### Passage to read

- - - - - - -

RD: It's Judevine-like snowing outside. Look at that.
DB: Yeah. Lois is making spaghetti sauce.
RD: She makes it?
DB: Oh, we had so many tomatoes this year. And peppers. Friend is coming over. From New York City, a writer friend. I loved New York. I love spending time there.
RD: You lived there?
DB: Oh, yeah. Everyone should live in New York. Creative people should. [The friends walk out of the diner.]
RD: That was good. Diner is great. You see the people? Judevine people.
DB: Yeah. [The friends are in the parking lot. It's snowing hard.] We're all Judevine people. I guess.
RD: See you next time.
DB: Yeah. Lois and I will see you in True West.
RD: One piece of writing advice.
DB: Then and than are different.
RD: [Far apart, shouting through the storm.] Yeah, man, this was great.
DB: I love this place.

- - - - - - -

### Brief a
Condense the turn in the diner conversation above that begins "Oh, we had so many tomatoes this year," keeping its main facts.

- - - - - - -

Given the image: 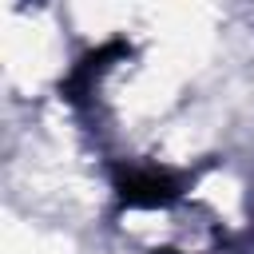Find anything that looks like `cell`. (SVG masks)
Segmentation results:
<instances>
[{
	"label": "cell",
	"instance_id": "cell-1",
	"mask_svg": "<svg viewBox=\"0 0 254 254\" xmlns=\"http://www.w3.org/2000/svg\"><path fill=\"white\" fill-rule=\"evenodd\" d=\"M115 190L127 206H171L183 194V179L171 171L155 167H119L115 171Z\"/></svg>",
	"mask_w": 254,
	"mask_h": 254
},
{
	"label": "cell",
	"instance_id": "cell-2",
	"mask_svg": "<svg viewBox=\"0 0 254 254\" xmlns=\"http://www.w3.org/2000/svg\"><path fill=\"white\" fill-rule=\"evenodd\" d=\"M123 56H131V44H127V40H107V44L91 48V52L79 56L75 67L60 79V95H64L67 103H83V99L91 95V87L99 83V75H103L115 60H123Z\"/></svg>",
	"mask_w": 254,
	"mask_h": 254
}]
</instances>
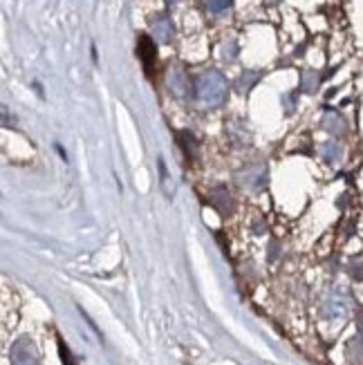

- - - - - - -

### Brief b
Pull out every line of the entries that contains the string "path". Match case exactly.

### Written response a
We had lots of tomatoes and peppers this year, and a writer friend from New York City is coming over. I loved New York and love spending time there.

### Written response b
	"mask_svg": "<svg viewBox=\"0 0 254 254\" xmlns=\"http://www.w3.org/2000/svg\"><path fill=\"white\" fill-rule=\"evenodd\" d=\"M115 190L127 206H171L183 194V179L171 171L155 167H119L115 171Z\"/></svg>",
	"mask_svg": "<svg viewBox=\"0 0 254 254\" xmlns=\"http://www.w3.org/2000/svg\"><path fill=\"white\" fill-rule=\"evenodd\" d=\"M123 56H131V44H127V40H107V44L91 48V52L79 56L75 67L60 79V95H64L67 103H83V99L91 95V87L99 83V75H103L115 60H123Z\"/></svg>",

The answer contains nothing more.